**GIVEN PROBLEM A**:
Show every line of the entries that contains the word "woman", copying each line in full.

++++ PASSAGE TO READ

Battling Hindutva By Bashing Jinnah: Shashi Tharoor's Contradictory Argument

Battling Hindutva By Bashing Jinnah: Shashi Tharoor's Contradictory Argument
Yasser Latif Hamdani responds to Shashi Tharoor's article in The Print India where the Indian National Congress leader, according to Hamdani, stuck with his contradictory strategy of fighting BJP's Hindutva by conforming to their worldview.

As the mask of Indian secularism has come off exposing the unsavoury reality beneath, the irate, politician and former UN representative, Shashi Tharoor has lashed out at Jinnah and Pakistan. The reality of Nehru and Gandhi and their Indian exceptionalism project is so disturbing that a person like Shashi Tharoor is left with no choice but to attack Jinnah because not doing so would challenge his own social privilege for whose benefit Indian democracy exists.

++++++++
++++ RECORDS FOR THE EXERCISE

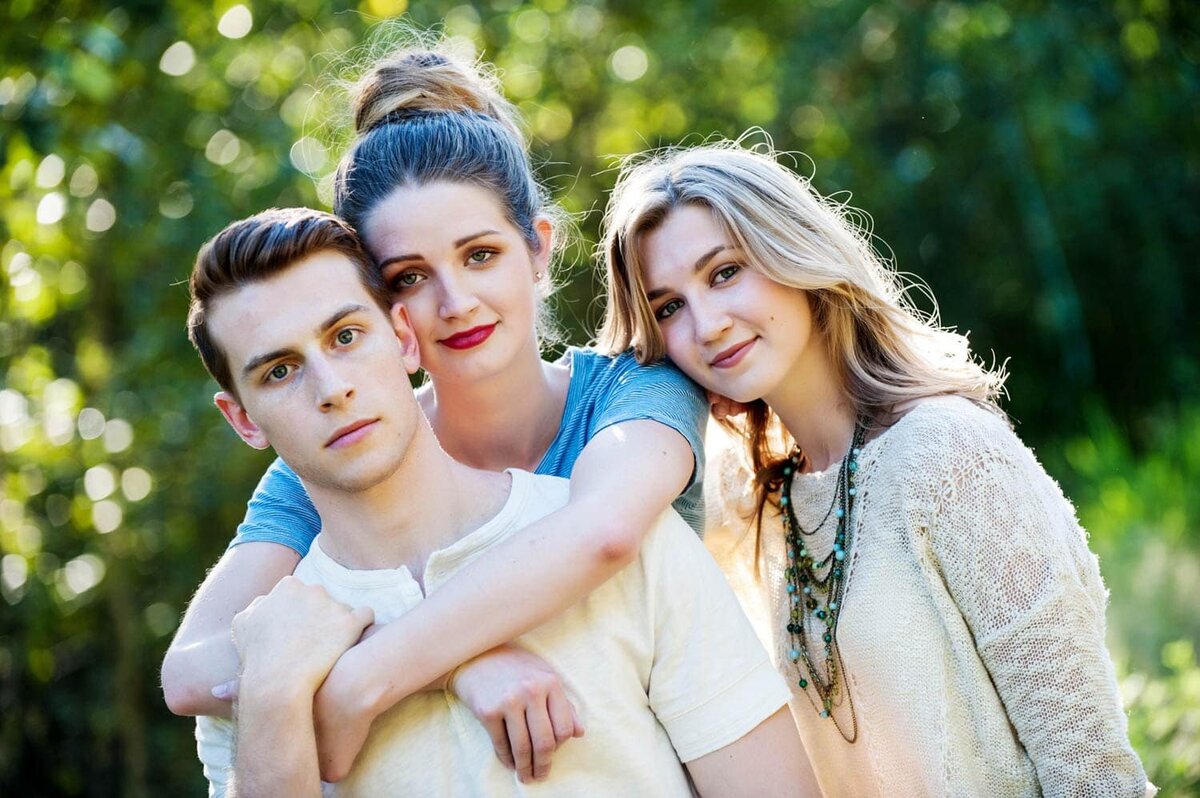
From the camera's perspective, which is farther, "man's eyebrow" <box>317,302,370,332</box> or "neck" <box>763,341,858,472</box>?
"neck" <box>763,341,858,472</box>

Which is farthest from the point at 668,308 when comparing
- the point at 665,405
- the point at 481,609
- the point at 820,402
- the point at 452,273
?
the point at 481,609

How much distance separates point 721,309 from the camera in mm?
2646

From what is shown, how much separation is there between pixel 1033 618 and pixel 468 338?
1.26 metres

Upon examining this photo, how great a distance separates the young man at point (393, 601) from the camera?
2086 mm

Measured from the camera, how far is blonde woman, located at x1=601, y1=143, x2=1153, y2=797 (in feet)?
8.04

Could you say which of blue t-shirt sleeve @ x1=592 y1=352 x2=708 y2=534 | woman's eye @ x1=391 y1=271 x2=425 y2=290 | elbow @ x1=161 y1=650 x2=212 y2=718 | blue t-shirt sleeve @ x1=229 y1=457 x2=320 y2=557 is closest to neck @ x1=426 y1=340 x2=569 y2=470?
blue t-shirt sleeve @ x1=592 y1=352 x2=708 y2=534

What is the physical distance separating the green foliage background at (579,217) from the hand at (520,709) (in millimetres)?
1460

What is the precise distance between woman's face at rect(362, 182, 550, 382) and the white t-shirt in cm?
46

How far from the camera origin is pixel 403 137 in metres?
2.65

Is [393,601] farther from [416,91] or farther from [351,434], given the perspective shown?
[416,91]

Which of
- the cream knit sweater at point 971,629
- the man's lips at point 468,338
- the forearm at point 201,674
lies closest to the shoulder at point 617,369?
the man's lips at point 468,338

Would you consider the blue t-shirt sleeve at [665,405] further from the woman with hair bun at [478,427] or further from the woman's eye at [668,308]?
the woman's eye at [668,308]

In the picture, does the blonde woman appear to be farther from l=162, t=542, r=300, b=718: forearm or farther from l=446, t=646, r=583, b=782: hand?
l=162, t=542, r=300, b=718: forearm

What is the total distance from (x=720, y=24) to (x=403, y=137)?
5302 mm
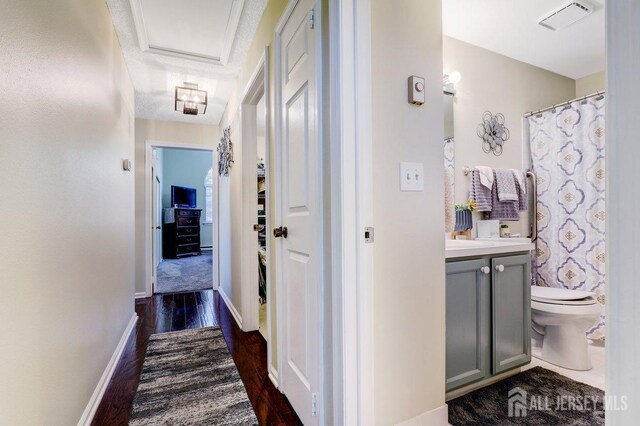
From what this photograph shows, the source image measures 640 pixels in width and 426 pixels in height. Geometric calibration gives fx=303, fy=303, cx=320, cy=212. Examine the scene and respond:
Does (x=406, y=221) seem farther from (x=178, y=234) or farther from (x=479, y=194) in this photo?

++++++++

**GIVEN PROBLEM B**:
Name every person mentioned in the article about Shashi Tharoor.

**COMPLETE OUTPUT A**:
Measured from the camera, how far is blonde woman, located at x1=601, y1=143, x2=1153, y2=797 (in feet)?
Could you say which of blue t-shirt sleeve @ x1=592 y1=352 x2=708 y2=534 | woman's eye @ x1=391 y1=271 x2=425 y2=290 | elbow @ x1=161 y1=650 x2=212 y2=718 | blue t-shirt sleeve @ x1=229 y1=457 x2=320 y2=557 is closest to neck @ x1=426 y1=340 x2=569 y2=470?
What is the precise distance between woman's face at rect(362, 182, 550, 382) and the white t-shirt in cm?
Would you consider the blue t-shirt sleeve at [665,405] further from the woman with hair bun at [478,427] or further from the woman's eye at [668,308]?
the woman's eye at [668,308]
In the picture, does the blonde woman appear to be farther from l=162, t=542, r=300, b=718: forearm or farther from l=446, t=646, r=583, b=782: hand?

**COMPLETE OUTPUT B**:
Yasser Latif Hamdani, Shashi Tharoor, Jinnah, Nehru, Gandhi